葵わかな「わろてんか」で試行錯誤 笑顔にも種類が「正解見つけるの難しい」
2017年10月08日 11:30
芸能
一口に「笑顔」といっても、その作り手の悩みは深い。披露する場は、多くの国民が注目するNHK朝ドラ。19歳の女優が挑むには決して低くないハードルだ。
「日々、試行錯誤してます。台本に“鈴のように笑う”と書かれていると“鈴のように”ってどういうこと?と考えちゃいます。笑顔にも種類があって、例えば、自分を励ます笑い、相手のことを思っての笑い、相手の愛情を感じての笑い…。その時の感情に、どんな笑顔が適しているのか、正解を見つけるのが難しい」
実は5月のクランクイン前にトレーニングを行っていた。あえて変顔をしてみるなど、いろいろな表情を作る練習だった。その顔をプロデューサーや演出家に見てもらうために、自分で撮影した写真は100枚近くになった。
「顔全体をどれだけ多く使って笑えるかということに挑戦しました。日々そうやって顔をほぐしてきたおかげで、今は笑おうと思ったらニコッと笑えます。この役に決まるまでは、笑うことは当たり前過ぎて、しっかり考えたこともなかったんですけど」
このドラマのヒロインオーディションには2378人が参加。番組関係者は葵に決定した理由について「主人公が50歳になるまでを演じるので、素敵な笑顔と、落ち着きを併せ持っている人が必要だった」と説明している。
「てん(ヒロイン)は基本的に明るくてポジティブ。私は良く言えば慎重で、悪く言えばネガティブ。なぜ私に決まったのかという疑問は今なお消えてません。でも、自分から離れている役でも、演じづらさは感じてないです。殺人犯の役を演じるのに殺人が必要ないように、自分から離れている部分はお芝居で埋められると思っています」
役者としての前向きな思いが、その表情にくっきりと表れた。
◆現場では笑い疲れ「幸せな疲れ方だと思ってます」◆
笑顔作りは、撮影現場のムードの良さに助けられている。夫を演じる俳優の松坂桃李(28)が葵を笑わせようとおどけてみせることもあるという。
「笑い過ぎて“おなかが痛い”と思うこともあります。普通に撮影していても疲れるのに、そこに笑いが乗るから余計疲れる。“笑い疲れました”と言うと、松坂さんに“笑い疲れるなんて幸せなことじゃないか!”と言われます。確かに、幸せな疲れ方だと思って撮影してます」
撮影現場となっている大阪での一人暮らしも満喫している。基本的に月曜から金曜までが撮影で、土曜と日曜が休暇。健康管理を兼ねて食事は自分で作るようにしている。
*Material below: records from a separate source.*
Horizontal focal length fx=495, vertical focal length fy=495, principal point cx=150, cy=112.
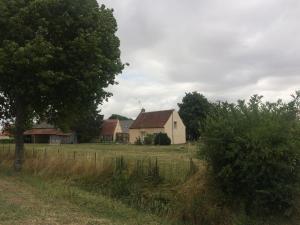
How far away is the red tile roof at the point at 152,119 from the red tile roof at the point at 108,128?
1129 centimetres

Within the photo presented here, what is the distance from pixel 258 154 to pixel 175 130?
64.0m

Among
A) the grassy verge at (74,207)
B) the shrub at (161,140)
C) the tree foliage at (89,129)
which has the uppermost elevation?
the tree foliage at (89,129)

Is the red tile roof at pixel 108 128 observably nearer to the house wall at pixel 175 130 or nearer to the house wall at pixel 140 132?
the house wall at pixel 140 132

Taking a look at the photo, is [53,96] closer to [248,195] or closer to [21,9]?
[21,9]

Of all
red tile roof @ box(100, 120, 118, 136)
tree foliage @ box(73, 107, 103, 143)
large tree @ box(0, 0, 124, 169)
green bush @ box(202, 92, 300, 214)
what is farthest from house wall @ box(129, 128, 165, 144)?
green bush @ box(202, 92, 300, 214)

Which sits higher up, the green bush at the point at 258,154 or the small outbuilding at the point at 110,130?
the small outbuilding at the point at 110,130

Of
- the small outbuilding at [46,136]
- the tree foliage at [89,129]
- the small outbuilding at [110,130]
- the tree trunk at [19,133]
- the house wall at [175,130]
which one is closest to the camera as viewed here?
the tree trunk at [19,133]

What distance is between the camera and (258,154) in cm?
1197

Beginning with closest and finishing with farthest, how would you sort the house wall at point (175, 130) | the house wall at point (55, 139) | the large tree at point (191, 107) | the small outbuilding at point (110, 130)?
the house wall at point (175, 130), the house wall at point (55, 139), the large tree at point (191, 107), the small outbuilding at point (110, 130)

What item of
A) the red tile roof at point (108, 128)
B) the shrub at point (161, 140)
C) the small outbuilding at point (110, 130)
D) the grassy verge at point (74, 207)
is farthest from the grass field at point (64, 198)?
the red tile roof at point (108, 128)

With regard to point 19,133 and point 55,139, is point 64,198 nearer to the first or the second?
point 19,133

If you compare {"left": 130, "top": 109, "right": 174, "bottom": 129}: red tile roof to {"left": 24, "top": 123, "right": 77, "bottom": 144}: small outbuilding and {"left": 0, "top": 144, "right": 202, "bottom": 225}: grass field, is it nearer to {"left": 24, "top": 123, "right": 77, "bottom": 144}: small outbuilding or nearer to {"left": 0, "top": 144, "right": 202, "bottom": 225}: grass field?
{"left": 24, "top": 123, "right": 77, "bottom": 144}: small outbuilding

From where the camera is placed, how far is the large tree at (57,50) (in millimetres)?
21578

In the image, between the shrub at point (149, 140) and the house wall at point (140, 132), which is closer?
the shrub at point (149, 140)
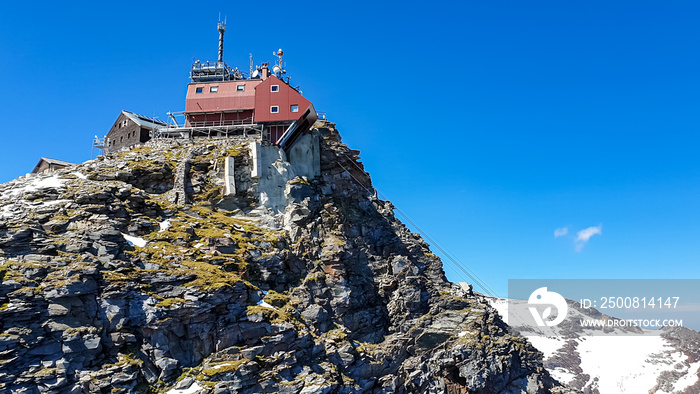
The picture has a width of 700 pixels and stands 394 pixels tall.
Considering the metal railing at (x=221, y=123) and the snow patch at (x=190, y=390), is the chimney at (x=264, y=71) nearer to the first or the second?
the metal railing at (x=221, y=123)

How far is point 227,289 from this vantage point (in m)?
63.2

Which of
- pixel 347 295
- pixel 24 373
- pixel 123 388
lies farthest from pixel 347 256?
pixel 24 373

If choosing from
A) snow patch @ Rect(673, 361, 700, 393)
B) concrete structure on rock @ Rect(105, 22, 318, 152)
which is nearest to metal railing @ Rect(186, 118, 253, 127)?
concrete structure on rock @ Rect(105, 22, 318, 152)

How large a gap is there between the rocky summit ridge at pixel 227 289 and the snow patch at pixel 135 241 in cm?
23

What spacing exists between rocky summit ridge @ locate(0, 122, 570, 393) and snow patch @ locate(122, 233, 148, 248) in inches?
9.0

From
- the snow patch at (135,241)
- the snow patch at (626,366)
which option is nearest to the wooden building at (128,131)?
the snow patch at (135,241)

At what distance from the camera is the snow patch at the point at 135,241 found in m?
65.2

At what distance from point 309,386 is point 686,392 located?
14413cm

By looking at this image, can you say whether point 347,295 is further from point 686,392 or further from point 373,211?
point 686,392

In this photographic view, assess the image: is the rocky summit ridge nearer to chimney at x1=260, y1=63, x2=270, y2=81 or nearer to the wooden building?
the wooden building

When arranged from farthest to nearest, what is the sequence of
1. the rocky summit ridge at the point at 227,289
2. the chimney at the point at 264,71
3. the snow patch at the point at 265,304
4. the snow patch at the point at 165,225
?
the chimney at the point at 264,71 → the snow patch at the point at 165,225 → the snow patch at the point at 265,304 → the rocky summit ridge at the point at 227,289

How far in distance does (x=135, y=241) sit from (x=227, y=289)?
39.4 feet

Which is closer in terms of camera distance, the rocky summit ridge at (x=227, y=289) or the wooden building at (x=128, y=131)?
the rocky summit ridge at (x=227, y=289)

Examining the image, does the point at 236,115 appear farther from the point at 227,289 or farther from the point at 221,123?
the point at 227,289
「週末にたくさん料理を作り置きしておいて、1週間で食べきって、また週末に作ります。和食が好きなので、和風の味付けのものが多いですね。秋になってからは好きなキノコの炊き込みご飯も作りました。スタジオに持っていって控室にこっそり置いておくと、いつもなくなっているので、たぶんスタッフさんが食べてくれているのでしょう」
ストレス発散のためにカラオケ店に足を運ぶこともある。
「歌うのは、いきものがかりさん、miwaさん…。女性の曲が多いかもしれない。うまいわけじゃなくて好きなだけですけど」
朝ドラは視聴率が良くても悪くても騒がれる。ヒロインにかかるプレッシャーは並大抵ではない。
「撮影が始まる前は不安もあったけれど、始まってみたら、思ったより楽しかった。ヒロインはこうあるべきだという考えはありません。同じヒロインという立場でも、これまでいろんな人がいたでしょうから、私は自分らしく、この役を全うできたらいいと思っています」
そのピュアで真っすぐな心こそ、多くの人を引きつける笑顔の源となる。
≪NGKなど見学 東西の違い実感≫ヒロインを演じる参考として、大阪の繁昌亭、なんばグランド花月、東京の末広亭を見学した。「大阪と東京でたまたま同じ落語を聞いたのですが、言葉のニュアンスが違うだけで別の落語に聞こえた」と感心。「寄席の雰囲気も東西で違いました。関西の人たちは“ここに笑いに来ている”という感じで、笑い声で出演者の声が聞こえないくらいに盛り上がる。こういう場所なら私も恥ずかしがらず笑えると思いました」と関西の笑いの特質を語った。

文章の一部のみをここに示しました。